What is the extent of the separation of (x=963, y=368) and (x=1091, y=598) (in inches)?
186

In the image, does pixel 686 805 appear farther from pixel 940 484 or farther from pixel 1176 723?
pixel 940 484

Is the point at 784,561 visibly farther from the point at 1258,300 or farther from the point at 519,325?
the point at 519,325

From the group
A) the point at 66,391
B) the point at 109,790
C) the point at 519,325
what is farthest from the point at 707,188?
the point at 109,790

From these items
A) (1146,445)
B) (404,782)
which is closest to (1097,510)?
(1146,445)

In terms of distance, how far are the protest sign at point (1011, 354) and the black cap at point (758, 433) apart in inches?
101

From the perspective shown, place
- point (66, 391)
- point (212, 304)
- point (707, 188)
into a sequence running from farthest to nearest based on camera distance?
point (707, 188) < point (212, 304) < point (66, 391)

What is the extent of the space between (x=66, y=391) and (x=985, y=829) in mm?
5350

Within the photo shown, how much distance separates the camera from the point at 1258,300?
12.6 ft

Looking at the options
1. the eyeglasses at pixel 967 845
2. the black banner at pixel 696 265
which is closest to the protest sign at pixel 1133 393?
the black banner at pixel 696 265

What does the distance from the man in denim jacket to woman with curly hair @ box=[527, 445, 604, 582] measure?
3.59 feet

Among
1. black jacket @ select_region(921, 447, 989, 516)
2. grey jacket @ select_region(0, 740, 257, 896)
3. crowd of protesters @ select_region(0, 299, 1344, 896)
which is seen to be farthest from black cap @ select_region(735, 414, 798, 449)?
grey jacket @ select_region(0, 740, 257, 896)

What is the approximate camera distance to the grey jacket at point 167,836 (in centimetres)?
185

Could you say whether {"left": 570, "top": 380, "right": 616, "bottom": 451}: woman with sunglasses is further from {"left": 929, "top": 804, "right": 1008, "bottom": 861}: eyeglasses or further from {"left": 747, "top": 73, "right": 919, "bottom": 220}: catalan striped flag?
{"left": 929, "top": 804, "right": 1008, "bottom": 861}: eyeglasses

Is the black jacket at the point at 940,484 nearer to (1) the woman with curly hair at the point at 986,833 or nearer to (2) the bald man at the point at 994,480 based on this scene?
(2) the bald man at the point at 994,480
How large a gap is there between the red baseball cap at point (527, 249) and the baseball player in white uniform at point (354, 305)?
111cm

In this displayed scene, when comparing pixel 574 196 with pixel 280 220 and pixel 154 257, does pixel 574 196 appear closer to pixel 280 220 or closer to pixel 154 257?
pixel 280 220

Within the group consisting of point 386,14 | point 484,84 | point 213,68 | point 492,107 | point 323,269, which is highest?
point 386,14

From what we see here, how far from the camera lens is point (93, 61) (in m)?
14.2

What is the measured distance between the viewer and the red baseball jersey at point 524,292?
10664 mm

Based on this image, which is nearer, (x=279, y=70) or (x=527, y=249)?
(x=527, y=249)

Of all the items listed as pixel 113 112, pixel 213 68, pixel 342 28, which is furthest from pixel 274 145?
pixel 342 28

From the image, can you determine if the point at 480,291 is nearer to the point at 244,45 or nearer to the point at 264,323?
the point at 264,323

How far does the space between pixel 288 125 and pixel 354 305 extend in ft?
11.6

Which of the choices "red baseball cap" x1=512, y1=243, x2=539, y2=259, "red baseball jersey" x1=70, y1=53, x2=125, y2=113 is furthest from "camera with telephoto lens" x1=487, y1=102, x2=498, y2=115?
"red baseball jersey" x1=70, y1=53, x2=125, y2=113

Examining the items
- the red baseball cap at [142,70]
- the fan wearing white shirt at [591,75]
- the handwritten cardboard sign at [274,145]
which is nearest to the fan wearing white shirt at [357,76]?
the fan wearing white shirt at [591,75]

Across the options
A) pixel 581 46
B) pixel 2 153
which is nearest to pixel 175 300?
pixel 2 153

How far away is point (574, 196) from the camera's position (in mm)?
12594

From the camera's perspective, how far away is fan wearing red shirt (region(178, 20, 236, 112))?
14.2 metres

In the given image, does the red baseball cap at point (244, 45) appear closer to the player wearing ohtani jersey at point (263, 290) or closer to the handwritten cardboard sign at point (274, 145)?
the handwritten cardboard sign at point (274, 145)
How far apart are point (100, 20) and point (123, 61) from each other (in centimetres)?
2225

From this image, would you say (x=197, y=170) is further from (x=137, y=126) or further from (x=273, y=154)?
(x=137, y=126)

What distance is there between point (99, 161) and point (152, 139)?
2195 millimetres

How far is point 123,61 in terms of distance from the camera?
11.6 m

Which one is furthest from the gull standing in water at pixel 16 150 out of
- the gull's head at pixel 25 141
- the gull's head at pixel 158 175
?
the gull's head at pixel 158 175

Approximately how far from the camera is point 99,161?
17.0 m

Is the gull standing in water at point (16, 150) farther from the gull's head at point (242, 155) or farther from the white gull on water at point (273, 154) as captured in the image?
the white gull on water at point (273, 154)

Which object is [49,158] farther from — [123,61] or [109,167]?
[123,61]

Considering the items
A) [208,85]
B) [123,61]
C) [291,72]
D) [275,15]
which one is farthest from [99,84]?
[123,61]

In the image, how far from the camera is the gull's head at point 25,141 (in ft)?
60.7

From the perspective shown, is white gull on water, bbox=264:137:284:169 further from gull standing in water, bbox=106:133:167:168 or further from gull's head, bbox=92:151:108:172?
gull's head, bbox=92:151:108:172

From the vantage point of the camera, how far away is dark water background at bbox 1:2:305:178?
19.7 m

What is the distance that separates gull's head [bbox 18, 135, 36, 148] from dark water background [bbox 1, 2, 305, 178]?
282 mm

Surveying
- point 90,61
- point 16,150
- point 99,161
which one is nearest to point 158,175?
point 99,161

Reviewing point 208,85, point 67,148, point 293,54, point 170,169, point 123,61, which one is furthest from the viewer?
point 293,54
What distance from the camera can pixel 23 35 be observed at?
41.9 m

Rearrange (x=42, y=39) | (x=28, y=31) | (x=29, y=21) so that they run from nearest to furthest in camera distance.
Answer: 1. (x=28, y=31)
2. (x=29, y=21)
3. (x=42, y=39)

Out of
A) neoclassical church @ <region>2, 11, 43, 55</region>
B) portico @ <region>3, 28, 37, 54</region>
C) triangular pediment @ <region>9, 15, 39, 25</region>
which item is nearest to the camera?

☆ ☆ ☆ ☆

### [WHAT TO DO]
Could you put every line of the entries above into a JSON list of strings, with one string per line and blank lines left out?

### [EXERCISE RESULT]
[
  "What is the extent of the separation of (x=963, y=368) and (x=1091, y=598) (in inches)?",
  "186",
  "In the image, does pixel 686 805 appear farther from pixel 940 484 or farther from pixel 1176 723?",
  "pixel 940 484",
  "Is the point at 784,561 visibly farther from the point at 1258,300 or farther from the point at 519,325?",
  "the point at 519,325",
  "From the group",
  "A) the point at 66,391",
  "B) the point at 109,790",
  "C) the point at 519,325",
  "what is farthest from the point at 707,188?",
  "the point at 109,790",
  "From these items",
  "A) (1146,445)",
  "B) (404,782)",
  "which is closest to (1097,510)?",
  "(1146,445)",
  "In terms of distance, how far are the protest sign at point (1011, 354) and the black cap at point (758, 433) apart in inches?",
  "101",
  "From the perspective shown, place",
  "- point (66, 391)",
  "- point (212, 304)",
  "- point (707, 188)",
  "into a sequence running from farthest to nearest based on camera distance?",
  "point (707, 188) < point (212, 304) < point (66, 391)",
  "What is the extent of the space between (x=66, y=391) and (x=985, y=829) in mm?",
  "5350",
  "Within the photo shown, how much distance separates the camera from the point at 1258,300?",
  "12.6 ft",
  "Looking at the options",
  "1. the eyeglasses at pixel 967 845",
  "2. the black banner at pixel 696 265",
  "which is closest to the protest sign at pixel 1133 393?",
  "the black banner at pixel 696 265",
  "What does the distance from the man in denim jacket to woman with curly hair @ box=[527, 445, 604, 582] measure?",
  "3.59 feet",
  "Among",
  "1. black jacket @ select_region(921, 447, 989, 516)",
  "2. grey jacket @ select_region(0, 740, 257, 896)",
  "3. crowd of protesters @ select_region(0, 299, 1344, 896)",
  "which is seen to be farthest from black cap @ select_region(735, 414, 798, 449)?",
  "grey jacket @ select_region(0, 740, 257, 896)",
  "What is the approximate camera distance to the grey jacket at point 167,836 (in centimetres)?",
  "185",
  "Could you say whether {\"left\": 570, \"top\": 380, \"right\": 616, \"bottom\": 451}: woman with sunglasses is further from {\"left\": 929, \"top\": 804, \"right\": 1008, \"bottom\": 861}: eyeglasses or further from {\"left\": 747, \"top\": 73, \"right\": 919, \"bottom\": 220}: catalan striped flag?",
  "{\"left\": 929, \"top\": 804, \"right\": 1008, \"bottom\": 861}: eyeglasses",
  "Is the black jacket at the point at 940,484 nearer to (1) the woman with curly hair at the point at 986,833 or nearer to (2) the bald man at the point at 994,480 based on this scene?",
  "(2) the bald man at the point at 994,480",
  "How large a gap is there between the red baseball cap at point (527, 249) and the baseball player in white uniform at point (354, 305)?",
  "111cm",
  "In this displayed scene, when comparing pixel 574 196 with pixel 280 220 and pixel 154 257, does pixel 574 196 appear closer to pixel 280 220 or closer to pixel 154 257?",
  "pixel 280 220",
  "Within the group consisting of point 386,14 | point 484,84 | point 213,68 | point 492,107 | point 323,269, which is highest?",
  "point 386,14",
  "From what we see here, how far from the camera lens is point (93, 61) (in m)?",
  "14.2",
  "What is the measured distance between the viewer and the red baseball jersey at point 524,292?",
  "10664 mm",
  "Based on this image, which is nearer, (x=279, y=70) or (x=527, y=249)?",
  "(x=527, y=249)",
  "Of all the items listed as pixel 113 112, pixel 213 68, pixel 342 28, which is furthest from pixel 274 145?",
  "pixel 342 28",
  "From the image, can you determine if the point at 480,291 is nearer to the point at 244,45 or nearer to the point at 264,323?",
  "the point at 264,323",
  "How far does the space between pixel 288 125 and pixel 354 305 extend in ft?",
  "11.6",
  "Which of the choices \"red baseball cap\" x1=512, y1=243, x2=539, y2=259, \"red baseball jersey\" x1=70, y1=53, x2=125, y2=113 is furthest from \"camera with telephoto lens\" x1=487, y1=102, x2=498, y2=115?",
  "\"red baseball jersey\" x1=70, y1=53, x2=125, y2=113",
  "Examining the items",
  "- the red baseball cap at [142,70]",
  "- the fan wearing white shirt at [591,75]",
  "- the handwritten cardboard sign at [274,145]",
  "which is nearest to the fan wearing white shirt at [357,76]?",
  "the fan wearing white shirt at [591,75]",
  "Across the options",
  "A) pixel 581 46",
  "B) pixel 2 153",
  "which is nearest to pixel 175 300?",
  "pixel 2 153",
  "How far away is point (574, 196) from the camera's position (in mm)?",
  "12594",
  "From the camera's perspective, how far away is fan wearing red shirt (region(178, 20, 236, 112))?",
  "14.2 metres",
  "In the given image, does the red baseball cap at point (244, 45) appear closer to the player wearing ohtani jersey at point (263, 290) or closer to the handwritten cardboard sign at point (274, 145)?",
  "the handwritten cardboard sign at point (274, 145)",
  "How far apart are point (100, 20) and point (123, 61) from each other (in centimetres)?",
  "2225",
  "From this image, would you say (x=197, y=170) is further from (x=137, y=126) or further from (x=273, y=154)?",
  "(x=137, y=126)",
  "What distance is there between point (99, 161) and point (152, 139)?",
  "2195 millimetres",
  "How far is point 123,61 in terms of distance from the camera?",
  "11.6 m",
  "Which one is furthest from the gull standing in water at pixel 16 150 out of",
  "- the gull's head at pixel 25 141",
  "- the gull's head at pixel 158 175",
  "?",
  "the gull's head at pixel 158 175",
  "Approximately how far from the camera is point 99,161?",
  "17.0 m",
  "Is the gull standing in water at point (16, 150) farther from the gull's head at point (242, 155) or farther from the white gull on water at point (273, 154) as captured in the image?",
  "the white gull on water at point (273, 154)",
  "Which object is [49,158] farther from — [123,61] or [109,167]?",
  "[123,61]",
  "Considering the items",
  "A) [208,85]",
  "B) [123,61]",
  "C) [291,72]",
  "D) [275,15]",
  "which one is farthest from [99,84]?",
  "[123,61]",
  "In the image, how far from the camera is the gull's head at point 25,141 (in ft)?",
  "60.7",
  "From the perspective shown, is white gull on water, bbox=264:137:284:169 further from gull standing in water, bbox=106:133:167:168 or further from gull's head, bbox=92:151:108:172?",
  "gull's head, bbox=92:151:108:172",
  "From the vantage point of the camera, how far away is dark water background at bbox 1:2:305:178?",
  "19.7 m",
  "What is the distance that separates gull's head [bbox 18, 135, 36, 148] from dark water background [bbox 1, 2, 305, 178]?",
  "282 mm",
  "Surveying",
  "- point 90,61",
  "- point 16,150",
  "- point 99,161",
  "which one is nearest to point 158,175?",
  "point 99,161",
  "Reviewing point 208,85, point 67,148, point 293,54, point 170,169, point 123,61, which one is furthest from the viewer?",
  "point 293,54",
  "What distance from the camera can pixel 23 35 be observed at?",
  "41.9 m",
  "Rearrange (x=42, y=39) | (x=28, y=31) | (x=29, y=21) so that they run from nearest to furthest in camera distance.",
  "Answer: 1. (x=28, y=31)",
  "2. (x=29, y=21)",
  "3. (x=42, y=39)",
  "Out of",
  "A) neoclassical church @ <region>2, 11, 43, 55</region>",
  "B) portico @ <region>3, 28, 37, 54</region>",
  "C) triangular pediment @ <region>9, 15, 39, 25</region>",
  "which item is nearest to the camera?"
]